Polymetric Modelling

Designing an Effective Graphical Modelling Language

How can visual modelling languages in enterprise architecture be designed to genuinely communicate meaning — rather than confusing or alienating the stakeholders they're meant to serve?

These slides accompany the paper: Designing Effective Visual Languages for Enterprise Modelling and a video of the presentation is available here: Design and Support of Modelling Languages for Effective Graphical Representation, Analysis and Communication

Graphical models are everywhere in enterprise architecture — yet a persistent gap exists between the effort invested in building them and the value they deliver. Models are too technical for business audiences, too homogenous to highlight what matters, or presented in formats that stakeholders simply cannot parse. When practitioners try to bridge this gap by converting rigorous models into PowerPoint slides or Word documents, they sever the connection to the underlying repository — destroying integrity, reusability, and currency in the process.

This paper presents the research programme Graham McLeod is pursuing at the University of Duisburg-Essen, supervised by Prof. Ulrich Frank, to address these problems at a foundational level. The research draws on human visual cognition, semiotics, information encoding theory, the Physics of Notations, and the emerging field of polymetric diagramming — a technique that modifies visual symbol properties such as size, colour, and shape to reflect underlying data, enabling pre-attentive processing and rapid identification of important patterns in large, complex models.
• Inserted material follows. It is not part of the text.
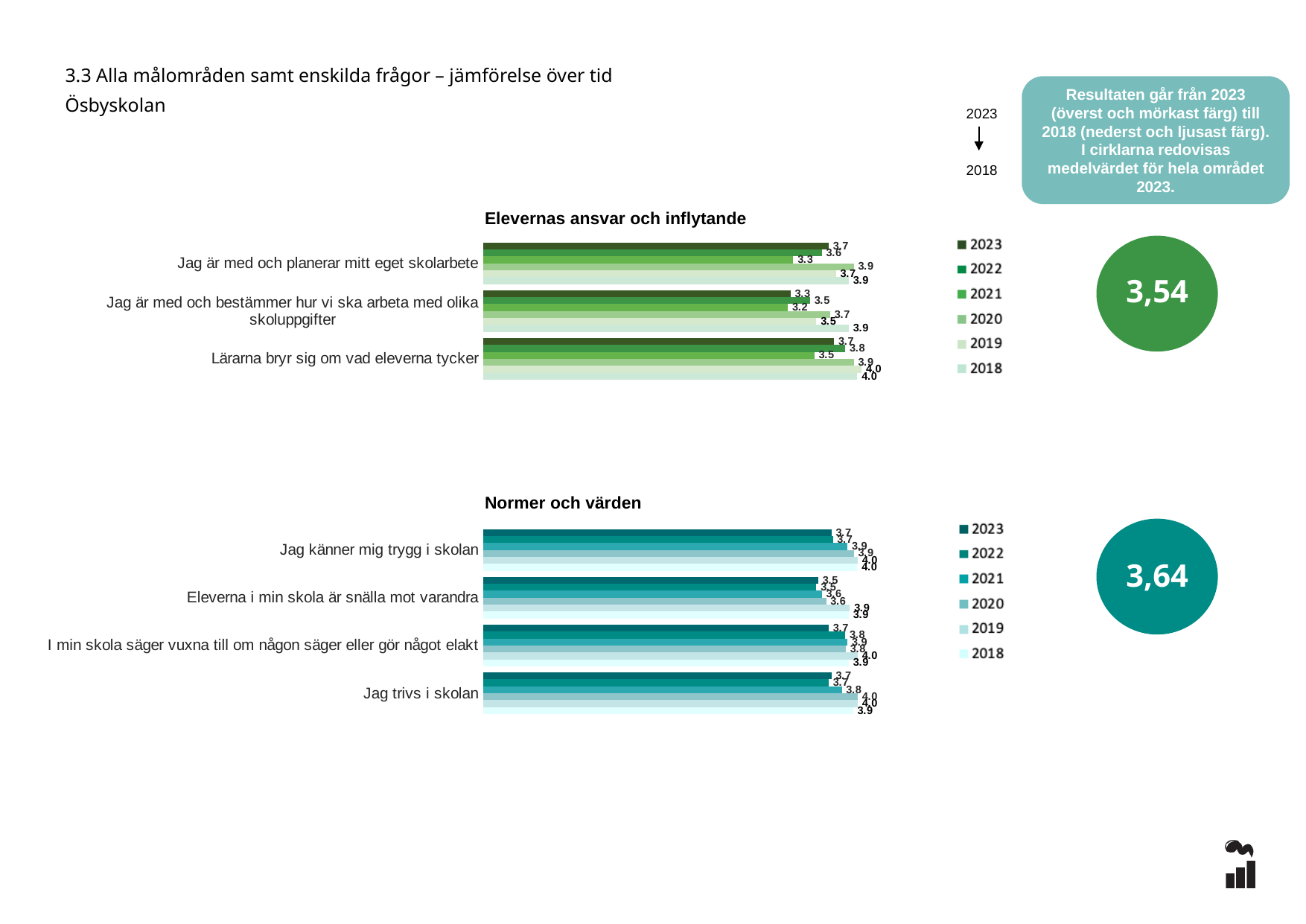
In the 'Elevernas ansvar och inflytande' chart, what is the 2021 value for 'Jag är med och bestämmer hur vi ska arbeta med olika skoluppgifter'? 3.2 How many categories (questions) are shown in the 'Elevernas ansvar och inflytande' chart? 3 What mean value for 2023 is shown in the circle next to the 'Normer och värden' chart? 3,64 What kind of chart is the 'Normer och värden' chart? Bar chart In the 'Elevernas ansvar och inflytande' chart, which has the higher 2023 value: 'Jag är med och planerar mitt eget skolarbete' or 'Jag är med och bestämmer hur vi ska arbeta med olika skoluppgifter'? Jag är med och planerar mitt eget skolarbete How many categories (questions) are shown in the 'Normer och värden' chart? 4 How many series does the legend of the 'Elevernas ansvar och inflytande' chart list? 6 In the 'Elevernas ansvar och inflytande' chart, what is the difference between the 2018 and 2023 values for 'Jag är med och bestämmer hur vi ska arbeta med olika skoluppgifter'? 0.6 In the 'Normer och värden' chart, what is the 2018 value for 'Jag trivs i skolan'? 3.9 In the 'Normer och värden' chart, what is the 2023 value for 'Eleverna i min skola är snälla mot varandra'? 3.5 In the 'Elevernas ansvar och inflytande' chart, what is the 2018 value for 'Lärarna bryr sig om vad eleverna tycker'? 4.0 In the 'Elevernas ansvar och inflytande' chart, what is the 2023 value for 'Jag är med och planerar mitt eget skolarbete'? 3.7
The proposed contributions include extended theory for visual notation design, a meta-meta model supporting multiple visual languages over the same semantic model, and a layered tool architecture enabling runtime adaptation of models to purpose, audience, and medium.

For enterprise architects, this research points toward a future where modelling tools can produce representations genuinely suited to a CFO, a process owner, or a technical architect — from the same underlying repository, without manual translation.
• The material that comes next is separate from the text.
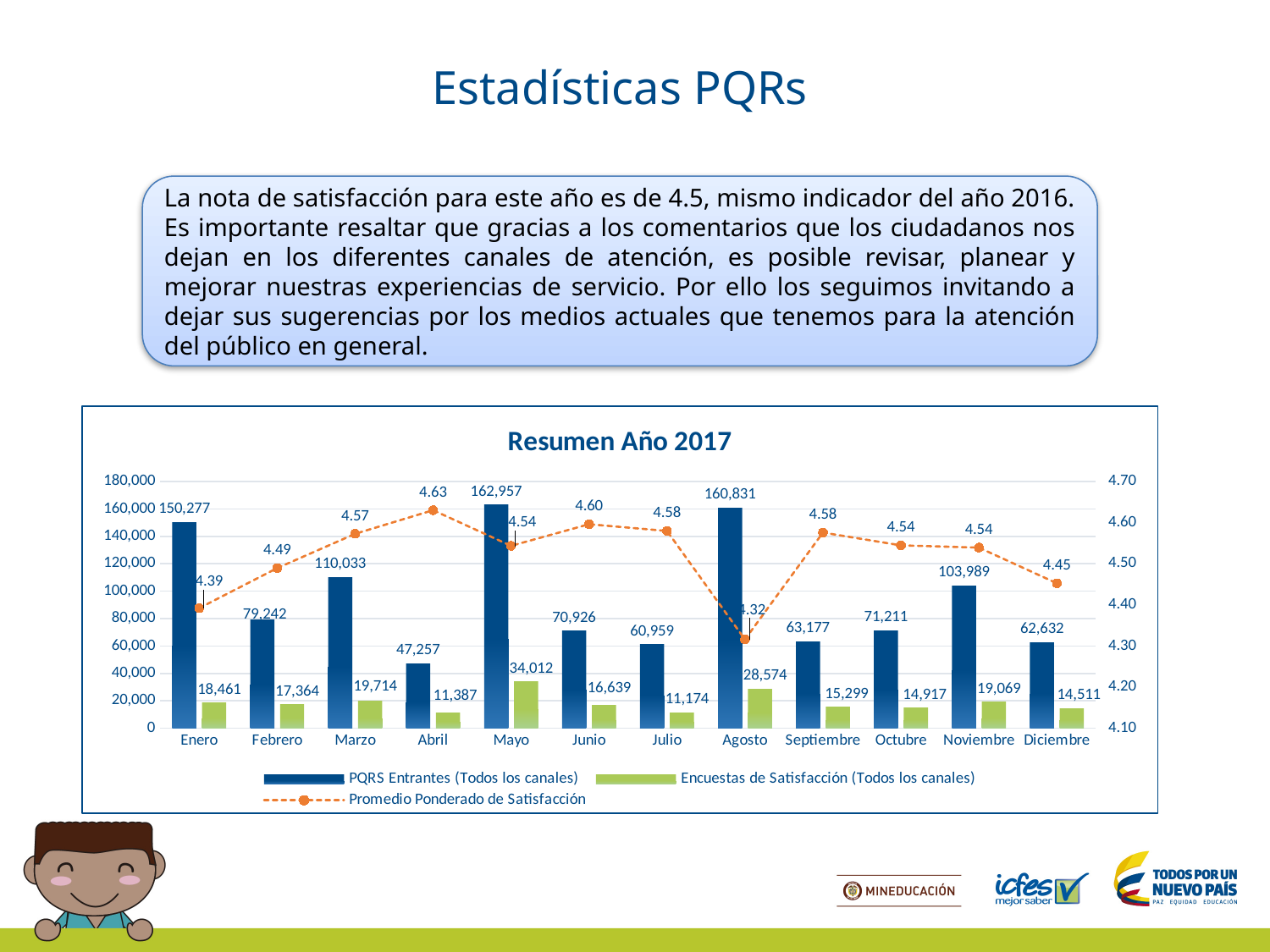
What kind of chart is shown on the slide? Combination bar and line chart What is the value of PQRS Entrantes (Todos los canales) for Mayo? 162,957 How many months are shown on the x axis of the chart? 12 Which month has the highest value of Encuestas de Satisfacción (Todos los canales)? Mayo Which month has the lowest value of PQRS Entrantes (Todos los canales)? Abril What is the title of the chart? Resumen Año 2017 Which is larger, the Encuestas de Satisfacción value for Marzo or for Noviembre? Marzo What is the value of Encuestas de Satisfacción (Todos los canales) for Agosto? 28,574 What is the difference between the PQRS Entrantes values for Mayo and Agosto? 2,126 Which month has the lowest Promedio Ponderado de Satisfacción? Agosto What is the Promedio Ponderado de Satisfacción for Abril? 4.63 How many series does the chart legend list? 3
Originally published as a doctoral consortium paper by Graham McLeod in the PoEM 2018 Doctoral Consortium Proceedings (CEUR-WS Vol. 2234), Vienna, Austria, 2018.
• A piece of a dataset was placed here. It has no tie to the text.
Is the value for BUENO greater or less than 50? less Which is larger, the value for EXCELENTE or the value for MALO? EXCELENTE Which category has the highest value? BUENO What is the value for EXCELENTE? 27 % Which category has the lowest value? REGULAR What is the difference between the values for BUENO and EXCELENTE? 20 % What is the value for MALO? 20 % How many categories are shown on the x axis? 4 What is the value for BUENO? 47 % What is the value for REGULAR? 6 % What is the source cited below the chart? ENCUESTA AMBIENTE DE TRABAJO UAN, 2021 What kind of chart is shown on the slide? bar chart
More Insights Without More Effort: Polymetric Modelling and Visual Intelligence in Enterprise Architecture

How can enterprise architects extract far more insight from their models without significantly increasing the effort required?

The effort required to collect, validate, analyse, and report on enterprise architecture information is itself one of the biggest obstacles to EA delivering value — and yet most approaches simply accept that effort as a given. This 2013 presentation by Graham McLeod challenges that assumption directly, arguing that the right combination of integrated meta models, inferencing, derived values, and visual techniques can dramatically increase the insight produced by an EA repository without requiring proportionally more effort to maintain it. A particularly compelling section introduces polymetric diagramming — a technique that modifies the visual properties of model symbols (size, colour, shape, border width, position) based on the actual data values of the objects they represent, turning what would otherwise be static structural diagrams into rich, information-dense pictures that exploit the human visual system's innate ability to detect patterns, movement, and anomalies. Worked examples show function models where symbol width reflects delay time, process models where width maps to duration, height to cost, and colour intensity to resource consumption, and application maps clustered and sized by investment or number of non-standard interfaces. The underlying architecture — a separation of logical model types from their visual representations, with polymetric specifications scripted in a flexible DSL — is implemented in Pharo Smalltalk using the Mondrian and Roassal graphics libraries and the EVA Graphical Modeler. For practitioners wrestling with the gap between the volume of data in their EA repositories and the quality of insight they can extract from it, this presentation offers both a compelling vision and a concrete technical path.

Originally presented by Graham McLeod at an Inspired event, September 2013.